> [Problem description] What is needed is an exact copy of the lines in the entries below from the one holding "Les jeunes couples" through the one holding "fresh spring roll", pictures excluded.

> [Extracted entries]

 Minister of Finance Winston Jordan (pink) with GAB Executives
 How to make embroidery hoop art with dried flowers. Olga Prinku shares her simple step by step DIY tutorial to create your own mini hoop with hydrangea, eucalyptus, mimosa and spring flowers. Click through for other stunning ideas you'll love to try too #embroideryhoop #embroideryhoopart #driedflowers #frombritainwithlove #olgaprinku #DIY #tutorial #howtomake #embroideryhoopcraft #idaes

* * *

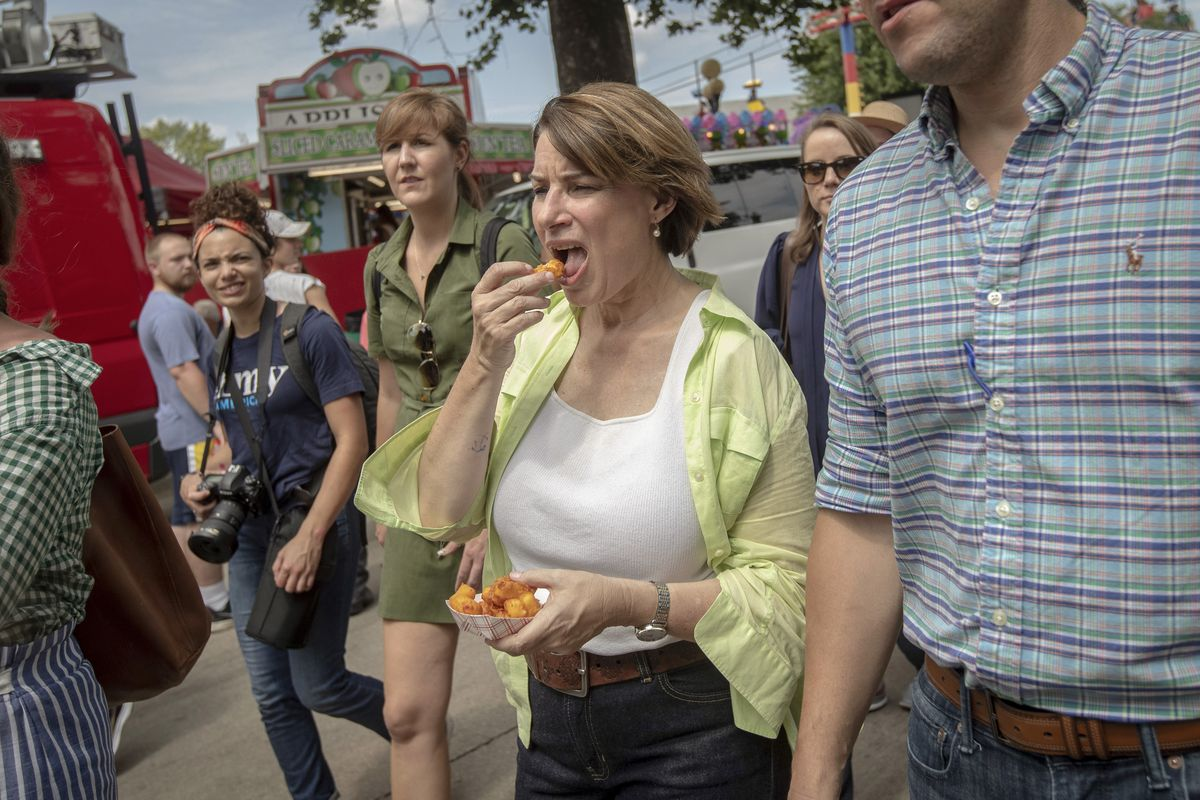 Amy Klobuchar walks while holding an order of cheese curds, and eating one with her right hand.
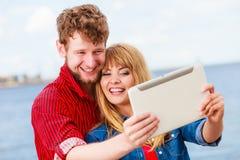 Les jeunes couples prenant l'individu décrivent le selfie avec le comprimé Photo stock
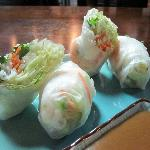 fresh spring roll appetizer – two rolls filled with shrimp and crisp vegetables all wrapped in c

> [Response to this task]
 Les jeunes couples prenant l'individu décrivent le selfie avec le comprimé Photo stock
 fresh spring roll appetizer – two rolls filled with shrimp and crisp vegetables all wrapped in c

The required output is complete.